Open the data set sim_grid in the viewer by clicking on it in the global environment. Try to change the arguments (e.g. set R to 1:2) and see how the data set changes.

## Create a table with two columns: R and mom_hs
sim_grid <- expand_grid(
  R = 1:200,
  mom_hs = rep(c(0, 1), c(93, 341))
)

In the next step we will generate values for the IQ score of each child by selecting a value at random from a normal distribution. First we create a new column called mu according to Equation 6.1. It will have only two different values: 77.548 or 77.548 + 11.771 = 89.319 depending on the value of mom_hs. Finally, we select a value at random from each child’s IQ scores distributions. According to the model there are two distributions: both are normal distributions but have a different expected value (population average IQ for the group). The result is stored in the kid_score column.

## Fix the random numbers generator so that you can reproduce your results
set.seed(123)

sim_samples <- sim_grid %>%
  mutate(
    ## This is the model for the mean of the IQ scores
    mu = 77.548 + 11.771 * mom_hs,
    ## Select a value at random from a normal distribution with 
    ## mean mu and standard deviation 19.85. Note that
    ## rnorm will take the value of mu in each row of the 
    ## data when generating random values
    kid_score = rnorm(n = n(), mean = mu, sd = 19.85)
  )

6.3 OLS estimates in each sample

Now that we have the samples in the data set sim_samples we can compute the OLS estimates for \beta_0 and \beta_1 in each sample.

sim_coeffs <- sim_samples %>%
  group_by(R) %>%
  ## The tidy function reformats the output of lm so that it can fit in a data frame
  do(tidy(lm(kid_score ~ 1 + mom_hs, data = .))) %>%
  select(R, term, estimate, std.error, statistic)

## Creates a separate table with the coefficients for mom_hs
slopes <- sim_coeffs %>%
        filter(term == "mom_hs")

The last code chunk may seem a little bit complex, but is simply groups the sim_samples data by the sample number and then runs the lm function with the data in each sample. You can verify the results in sim_coeffs by running the lm function manually with the data from the first sample (of course you can choose another sample). The coefficient estimates in sim_coeffs are stored in a column called estimate. As there are two coefficients in our model, the column term tells you whether a row holds the estimate for the intercept \hat{\beta}_0 (term == "(Intercept)") or the slope \hat{\beta}_1 (term == "mom_hs").

You can use the filter function to select only the observations in the first sample

sample_1 <- sim_samples %>% filter(R == 1)

Now apply lm on that sample and compare the coefficient estimates with the first two values in sim_coeffs.

** Problem **
From the R simulation tutorial, copy out the stretch from "The last code" through "values in sim_coeffs." word for word.

** Data extract **
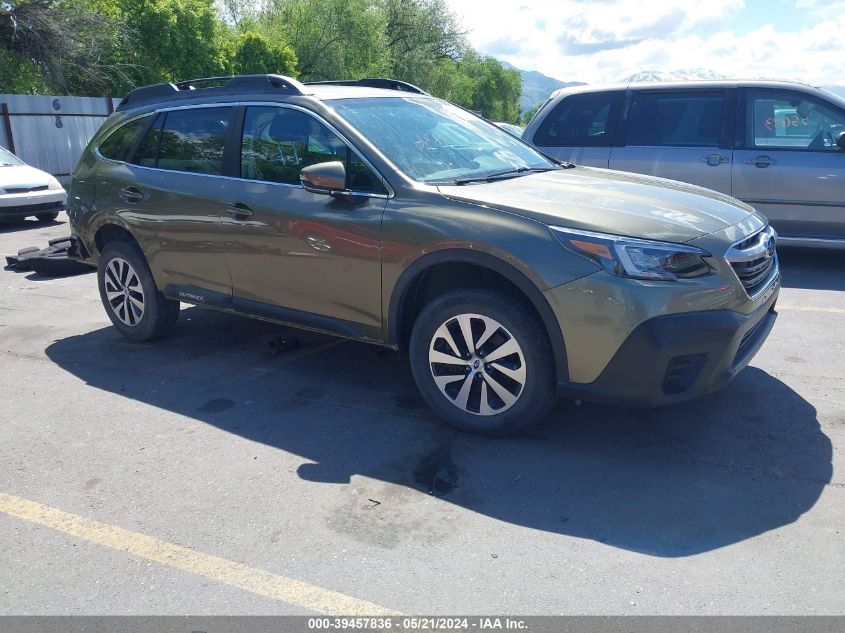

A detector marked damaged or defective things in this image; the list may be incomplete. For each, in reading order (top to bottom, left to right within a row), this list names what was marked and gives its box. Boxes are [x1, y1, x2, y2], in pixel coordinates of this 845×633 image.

white damaged car [0, 146, 66, 222]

** Solution to the exercise **
The last code chunk may seem a little bit complex, but is simply groups the sim_samples data by the sample number and then runs the lm function with the data in each sample. You can verify the results in sim_coeffs by running the lm function manually with the data from the first sample (of course you can choose another sample). The coefficient estimates in sim_coeffs are stored in a column called estimate. As there are two coefficients in our model, the column term tells you whether a row holds the estimate for the intercept \hat{\beta}_0 (term == "(Intercept)") or the slope \hat{\beta}_1 (term == "mom_hs").

You can use the filter function to select only the observations in the first sample

sample_1 <- sim_samples %>% filter(R == 1)

Now apply lm on that sample and compare the coefficient estimates with the first two values in sim_coeffs.